▸ About this task:
Quote exactly and only this range of lines in the data below: the line that holds "common name: yellow baboon" to the line that holds "family: Equidae", both included.
--------------------
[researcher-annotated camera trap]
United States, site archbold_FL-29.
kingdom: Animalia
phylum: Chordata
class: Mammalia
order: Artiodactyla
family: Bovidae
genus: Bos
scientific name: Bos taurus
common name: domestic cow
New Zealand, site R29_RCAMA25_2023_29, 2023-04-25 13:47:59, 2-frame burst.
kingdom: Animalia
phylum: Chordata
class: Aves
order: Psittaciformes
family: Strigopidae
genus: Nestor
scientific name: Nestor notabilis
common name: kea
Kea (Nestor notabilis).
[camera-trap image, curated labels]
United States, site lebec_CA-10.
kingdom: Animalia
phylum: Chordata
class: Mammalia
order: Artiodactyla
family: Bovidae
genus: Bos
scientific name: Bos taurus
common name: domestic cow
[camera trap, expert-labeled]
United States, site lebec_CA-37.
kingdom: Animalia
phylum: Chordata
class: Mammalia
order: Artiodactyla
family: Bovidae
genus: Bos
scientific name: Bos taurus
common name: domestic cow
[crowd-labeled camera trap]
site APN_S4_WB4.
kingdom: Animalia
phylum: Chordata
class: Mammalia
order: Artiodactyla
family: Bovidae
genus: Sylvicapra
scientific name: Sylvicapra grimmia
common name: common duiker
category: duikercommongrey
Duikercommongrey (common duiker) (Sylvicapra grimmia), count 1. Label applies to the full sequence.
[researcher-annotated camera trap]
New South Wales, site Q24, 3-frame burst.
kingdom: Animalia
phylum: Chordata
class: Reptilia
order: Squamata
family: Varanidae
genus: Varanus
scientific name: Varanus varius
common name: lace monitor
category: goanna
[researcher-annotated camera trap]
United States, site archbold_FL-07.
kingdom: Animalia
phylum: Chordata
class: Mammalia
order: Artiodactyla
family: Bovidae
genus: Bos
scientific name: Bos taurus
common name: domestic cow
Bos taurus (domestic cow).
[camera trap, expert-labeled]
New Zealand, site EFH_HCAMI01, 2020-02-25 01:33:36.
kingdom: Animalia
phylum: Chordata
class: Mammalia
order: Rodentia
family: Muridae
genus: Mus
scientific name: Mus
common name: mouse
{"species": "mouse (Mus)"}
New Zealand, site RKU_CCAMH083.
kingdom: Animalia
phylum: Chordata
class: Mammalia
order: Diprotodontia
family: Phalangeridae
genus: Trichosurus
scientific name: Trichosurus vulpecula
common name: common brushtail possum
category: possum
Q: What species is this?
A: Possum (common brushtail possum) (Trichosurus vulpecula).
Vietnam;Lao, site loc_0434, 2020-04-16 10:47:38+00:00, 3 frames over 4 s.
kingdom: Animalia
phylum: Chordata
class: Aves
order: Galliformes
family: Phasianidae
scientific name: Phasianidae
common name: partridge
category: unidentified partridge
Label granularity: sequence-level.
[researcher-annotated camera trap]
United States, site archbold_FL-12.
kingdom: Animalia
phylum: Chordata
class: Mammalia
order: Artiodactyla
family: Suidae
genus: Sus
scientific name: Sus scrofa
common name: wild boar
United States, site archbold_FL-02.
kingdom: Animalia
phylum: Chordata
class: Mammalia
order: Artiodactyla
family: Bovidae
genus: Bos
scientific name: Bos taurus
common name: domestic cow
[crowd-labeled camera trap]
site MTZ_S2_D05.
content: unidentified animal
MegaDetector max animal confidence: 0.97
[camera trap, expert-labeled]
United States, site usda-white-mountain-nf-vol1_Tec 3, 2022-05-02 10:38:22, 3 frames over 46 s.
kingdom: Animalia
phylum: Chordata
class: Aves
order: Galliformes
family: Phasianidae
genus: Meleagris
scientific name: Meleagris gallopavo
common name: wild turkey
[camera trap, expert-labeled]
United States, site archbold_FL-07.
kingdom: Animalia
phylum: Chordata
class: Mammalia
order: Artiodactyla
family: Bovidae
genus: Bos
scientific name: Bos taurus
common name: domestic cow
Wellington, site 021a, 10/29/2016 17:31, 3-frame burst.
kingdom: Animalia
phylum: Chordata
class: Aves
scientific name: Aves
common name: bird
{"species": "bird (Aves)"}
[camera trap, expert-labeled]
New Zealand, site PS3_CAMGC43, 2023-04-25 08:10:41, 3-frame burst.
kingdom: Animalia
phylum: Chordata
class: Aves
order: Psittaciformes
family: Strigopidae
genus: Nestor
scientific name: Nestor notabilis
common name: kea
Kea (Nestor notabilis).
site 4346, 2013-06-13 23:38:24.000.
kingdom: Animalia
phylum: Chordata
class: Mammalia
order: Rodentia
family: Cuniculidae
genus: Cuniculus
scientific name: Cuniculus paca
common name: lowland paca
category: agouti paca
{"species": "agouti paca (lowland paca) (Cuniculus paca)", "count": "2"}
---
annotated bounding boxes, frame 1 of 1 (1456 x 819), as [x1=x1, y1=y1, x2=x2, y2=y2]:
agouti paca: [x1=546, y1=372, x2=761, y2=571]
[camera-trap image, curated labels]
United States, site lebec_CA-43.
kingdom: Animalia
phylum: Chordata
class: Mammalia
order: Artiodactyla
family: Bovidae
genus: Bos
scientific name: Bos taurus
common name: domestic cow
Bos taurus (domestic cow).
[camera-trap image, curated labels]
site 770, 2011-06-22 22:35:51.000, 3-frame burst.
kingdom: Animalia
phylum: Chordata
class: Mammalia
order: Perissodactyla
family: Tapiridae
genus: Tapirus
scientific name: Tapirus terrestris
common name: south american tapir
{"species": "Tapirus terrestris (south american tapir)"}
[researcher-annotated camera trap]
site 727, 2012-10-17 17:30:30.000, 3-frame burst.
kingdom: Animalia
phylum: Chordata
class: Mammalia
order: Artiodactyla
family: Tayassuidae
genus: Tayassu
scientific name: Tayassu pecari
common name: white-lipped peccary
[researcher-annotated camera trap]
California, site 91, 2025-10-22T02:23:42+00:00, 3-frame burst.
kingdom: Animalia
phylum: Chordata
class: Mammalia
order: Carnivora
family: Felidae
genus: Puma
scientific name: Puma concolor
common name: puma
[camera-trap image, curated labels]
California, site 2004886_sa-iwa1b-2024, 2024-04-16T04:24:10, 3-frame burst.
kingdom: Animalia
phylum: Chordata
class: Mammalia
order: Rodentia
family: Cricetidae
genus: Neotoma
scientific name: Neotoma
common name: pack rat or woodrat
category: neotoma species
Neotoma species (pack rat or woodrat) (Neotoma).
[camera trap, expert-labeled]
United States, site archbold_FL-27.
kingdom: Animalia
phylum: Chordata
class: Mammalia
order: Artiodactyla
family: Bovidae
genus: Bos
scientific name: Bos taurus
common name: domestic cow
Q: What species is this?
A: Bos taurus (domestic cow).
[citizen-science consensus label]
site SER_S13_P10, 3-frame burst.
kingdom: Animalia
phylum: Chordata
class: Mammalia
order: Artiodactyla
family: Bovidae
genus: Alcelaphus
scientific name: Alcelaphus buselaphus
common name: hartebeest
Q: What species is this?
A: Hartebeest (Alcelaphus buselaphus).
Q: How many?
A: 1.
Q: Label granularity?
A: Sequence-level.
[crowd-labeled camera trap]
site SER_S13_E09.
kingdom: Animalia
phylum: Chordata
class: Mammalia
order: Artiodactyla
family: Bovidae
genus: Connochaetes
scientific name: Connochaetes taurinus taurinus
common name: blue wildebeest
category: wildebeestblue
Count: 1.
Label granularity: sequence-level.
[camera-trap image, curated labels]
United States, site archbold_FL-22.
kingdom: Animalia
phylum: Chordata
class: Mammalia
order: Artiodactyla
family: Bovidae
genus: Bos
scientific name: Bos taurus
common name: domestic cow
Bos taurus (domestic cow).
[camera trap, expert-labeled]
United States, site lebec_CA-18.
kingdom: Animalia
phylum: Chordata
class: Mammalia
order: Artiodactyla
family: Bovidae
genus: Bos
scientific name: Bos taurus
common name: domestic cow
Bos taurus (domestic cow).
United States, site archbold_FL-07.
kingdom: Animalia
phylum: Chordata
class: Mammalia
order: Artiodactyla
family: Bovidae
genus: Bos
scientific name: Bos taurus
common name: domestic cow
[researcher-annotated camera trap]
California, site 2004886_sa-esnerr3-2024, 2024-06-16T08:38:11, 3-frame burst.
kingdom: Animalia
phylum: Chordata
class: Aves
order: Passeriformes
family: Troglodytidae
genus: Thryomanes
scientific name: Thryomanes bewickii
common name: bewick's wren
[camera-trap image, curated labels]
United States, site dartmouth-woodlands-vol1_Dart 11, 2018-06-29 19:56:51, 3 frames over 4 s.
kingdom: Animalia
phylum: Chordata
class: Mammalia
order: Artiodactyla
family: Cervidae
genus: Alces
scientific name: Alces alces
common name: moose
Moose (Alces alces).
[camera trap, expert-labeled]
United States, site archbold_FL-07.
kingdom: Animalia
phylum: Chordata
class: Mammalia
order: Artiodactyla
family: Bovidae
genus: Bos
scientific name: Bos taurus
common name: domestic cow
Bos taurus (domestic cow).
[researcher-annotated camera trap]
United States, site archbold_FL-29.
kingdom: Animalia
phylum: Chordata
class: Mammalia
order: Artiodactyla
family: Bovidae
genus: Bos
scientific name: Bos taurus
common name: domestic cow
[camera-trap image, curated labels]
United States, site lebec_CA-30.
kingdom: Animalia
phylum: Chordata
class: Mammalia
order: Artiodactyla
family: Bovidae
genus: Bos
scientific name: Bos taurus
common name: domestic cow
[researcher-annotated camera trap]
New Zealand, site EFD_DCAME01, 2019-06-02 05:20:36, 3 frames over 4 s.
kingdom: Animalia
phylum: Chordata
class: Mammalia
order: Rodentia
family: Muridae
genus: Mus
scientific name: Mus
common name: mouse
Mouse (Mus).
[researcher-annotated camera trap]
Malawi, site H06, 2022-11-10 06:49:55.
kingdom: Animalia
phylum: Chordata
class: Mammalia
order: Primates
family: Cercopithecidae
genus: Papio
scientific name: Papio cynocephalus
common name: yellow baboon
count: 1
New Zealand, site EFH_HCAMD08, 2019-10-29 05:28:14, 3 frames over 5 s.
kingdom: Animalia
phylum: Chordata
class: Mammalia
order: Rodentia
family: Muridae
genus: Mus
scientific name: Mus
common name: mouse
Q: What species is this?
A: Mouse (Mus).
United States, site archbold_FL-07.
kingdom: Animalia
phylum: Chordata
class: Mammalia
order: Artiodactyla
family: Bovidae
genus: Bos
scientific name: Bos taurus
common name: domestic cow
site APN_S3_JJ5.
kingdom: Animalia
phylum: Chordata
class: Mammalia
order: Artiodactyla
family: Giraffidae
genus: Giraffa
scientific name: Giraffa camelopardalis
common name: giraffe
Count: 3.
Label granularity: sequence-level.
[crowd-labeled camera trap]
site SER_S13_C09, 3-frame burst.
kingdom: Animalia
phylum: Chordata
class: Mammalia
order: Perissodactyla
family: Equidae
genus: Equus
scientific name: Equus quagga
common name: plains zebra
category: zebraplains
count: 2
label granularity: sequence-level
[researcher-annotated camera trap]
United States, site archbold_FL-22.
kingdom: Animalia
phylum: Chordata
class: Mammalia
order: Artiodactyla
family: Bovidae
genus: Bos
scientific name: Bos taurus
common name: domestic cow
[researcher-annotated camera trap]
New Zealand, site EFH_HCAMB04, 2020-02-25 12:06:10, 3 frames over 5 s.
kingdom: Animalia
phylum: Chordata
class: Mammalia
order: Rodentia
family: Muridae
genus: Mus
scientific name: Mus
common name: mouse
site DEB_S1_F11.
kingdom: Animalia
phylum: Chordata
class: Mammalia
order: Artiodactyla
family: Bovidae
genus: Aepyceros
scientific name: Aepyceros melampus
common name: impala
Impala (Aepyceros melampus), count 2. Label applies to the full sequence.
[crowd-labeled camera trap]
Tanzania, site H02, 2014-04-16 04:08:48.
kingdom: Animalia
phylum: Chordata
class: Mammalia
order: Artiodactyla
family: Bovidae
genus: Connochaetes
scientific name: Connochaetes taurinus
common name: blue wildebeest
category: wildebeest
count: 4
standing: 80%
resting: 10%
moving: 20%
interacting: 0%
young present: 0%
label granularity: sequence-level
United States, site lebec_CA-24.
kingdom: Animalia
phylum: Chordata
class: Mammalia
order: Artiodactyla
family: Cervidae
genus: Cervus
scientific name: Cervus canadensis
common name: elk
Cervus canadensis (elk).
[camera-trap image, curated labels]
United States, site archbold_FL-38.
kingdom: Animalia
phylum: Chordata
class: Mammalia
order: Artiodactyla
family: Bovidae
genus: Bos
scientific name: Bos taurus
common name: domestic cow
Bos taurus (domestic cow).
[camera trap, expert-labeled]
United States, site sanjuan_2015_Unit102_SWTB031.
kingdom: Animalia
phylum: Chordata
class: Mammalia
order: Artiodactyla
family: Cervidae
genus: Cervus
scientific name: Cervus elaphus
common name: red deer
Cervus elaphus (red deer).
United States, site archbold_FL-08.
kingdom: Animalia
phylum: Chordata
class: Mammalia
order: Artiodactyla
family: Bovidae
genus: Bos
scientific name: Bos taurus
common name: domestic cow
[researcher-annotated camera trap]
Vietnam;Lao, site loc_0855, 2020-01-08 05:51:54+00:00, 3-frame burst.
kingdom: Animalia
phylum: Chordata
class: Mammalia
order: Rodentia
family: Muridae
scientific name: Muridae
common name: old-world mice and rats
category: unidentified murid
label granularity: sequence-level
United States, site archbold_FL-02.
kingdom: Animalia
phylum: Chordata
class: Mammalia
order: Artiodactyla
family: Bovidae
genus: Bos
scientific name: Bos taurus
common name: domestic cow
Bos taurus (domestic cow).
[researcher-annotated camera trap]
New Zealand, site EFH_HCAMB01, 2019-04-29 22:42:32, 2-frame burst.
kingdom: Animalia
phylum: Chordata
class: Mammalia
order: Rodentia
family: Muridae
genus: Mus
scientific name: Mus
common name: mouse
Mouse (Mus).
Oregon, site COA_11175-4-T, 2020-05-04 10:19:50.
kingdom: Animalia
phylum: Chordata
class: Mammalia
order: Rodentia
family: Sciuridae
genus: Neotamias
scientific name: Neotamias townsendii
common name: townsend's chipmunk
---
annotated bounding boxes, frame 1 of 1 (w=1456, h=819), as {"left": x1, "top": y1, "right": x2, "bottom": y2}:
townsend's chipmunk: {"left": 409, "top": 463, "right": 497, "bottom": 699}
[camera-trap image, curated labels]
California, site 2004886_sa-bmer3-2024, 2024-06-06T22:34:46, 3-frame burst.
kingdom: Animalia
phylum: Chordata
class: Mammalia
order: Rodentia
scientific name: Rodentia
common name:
--------------------
▸ Output below:
common name: yellow baboon
count: 1
New Zealand, site EFH_HCAMD08, 2019-10-29 05:28:14, 3 frames over 5 s.
kingdom: Animalia
phylum: Chordata
class: Mammalia
order: Rodentia
family: Muridae
genus: Mus
scientific name: Mus
common name: mouse
Q: What species is this?
A: Mouse (Mus).
United States, site archbold_FL-07.
kingdom: Animalia
phylum: Chordata
class: Mammalia
order: Artiodactyla
family: Bovidae
genus: Bos
scientific name: Bos taurus
common name: domestic cow
site APN_S3_JJ5.
kingdom: Animalia
phylum: Chordata
class: Mammalia
order: Artiodactyla
family: Giraffidae
genus: Giraffa
scientific name: Giraffa camelopardalis
common name: giraffe
Count: 3.
Label granularity: sequence-level.
[crowd-labeled camera trap]
site SER_S13_C09, 3-frame burst.
kingdom: Animalia
phylum: Chordata
class: Mammalia
order: Perissodactyla
family: Equidae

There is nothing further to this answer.